**Given request 1**
Reproduce the write-up on noise and oversampling from "Oversampling helps to" to "the quantization error.".

**Document**
====
When Adding Noise Helps

It’s a counterintuitive result that you might need to add noise to an input signal to get the full benefits from oversampling in analog to digital conversion. [Paul Allen] steps us through a simple demonstration (dead link, try Internet Archive) of why this works on his blog. If you’re curious about oversampling, it’s a good read.

Oversampling helps to reduce quantization noise, which is the sampling equivalent of rounding error. In [Paul’s] one-bit ADC example, the two available output values are zero volts and one volt. Any analog signal between these two values is rounded off to either zero or one, and the resulting difference is the quantization error.

In oversampling, instead of taking the bare minimum number of samples you need you take extra samples and average them together. But as [Paul] demonstrates, this only works if you’ve got enough noise in the system already. If you don’t, you can actually make your output more accurate by adding noise on the input. That’s the counterintuitive bit.
====
[Source data]
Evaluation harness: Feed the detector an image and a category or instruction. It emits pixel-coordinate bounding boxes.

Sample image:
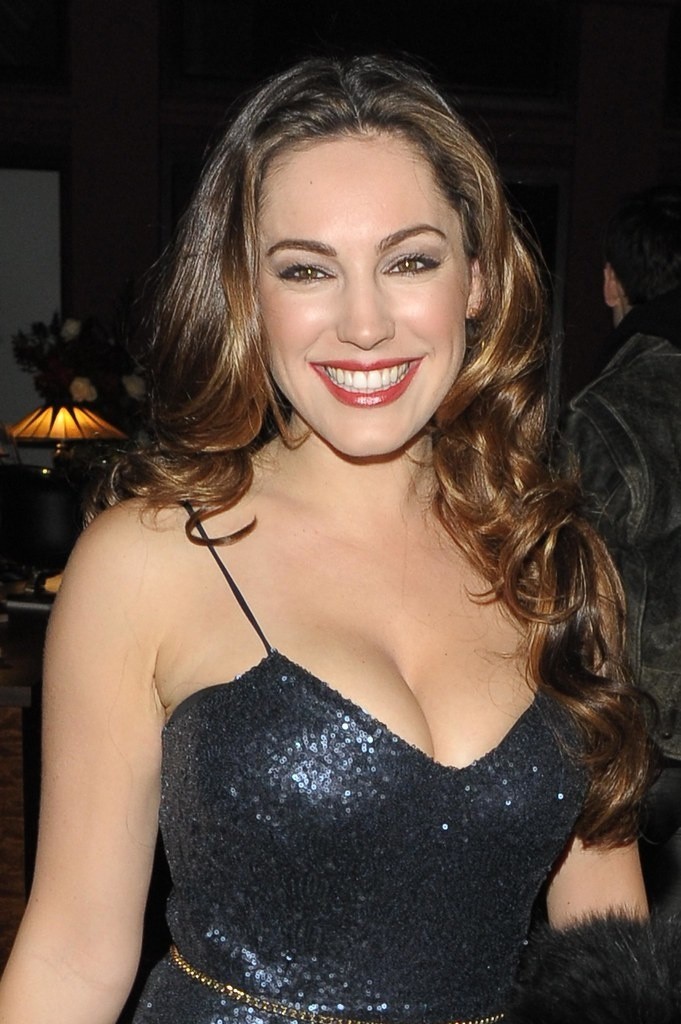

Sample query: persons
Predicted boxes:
[0,48,680,1024]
====
**Given request 2**
Update the records by replacing "Evaluation harness" with "Test harness" and leaving everything else unchanged. Omit the pictures from your answer.

**Task answer 1**
Oversampling helps to reduce quantization noise, which is the sampling equivalent of rounding error. In [Paul’s] one-bit ADC example, the two available output values are zero volts and one volt. Any analog signal between these two values is rounded off to either zero or one, and the resulting difference is the quantization error.

**Task answer 2**
Test harness: Feed the detector an image and a category or instruction. It emits pixel-coordinate bounding boxes.

Sample image:

Sample query: persons
Predicted boxes:
[0,48,680,1024]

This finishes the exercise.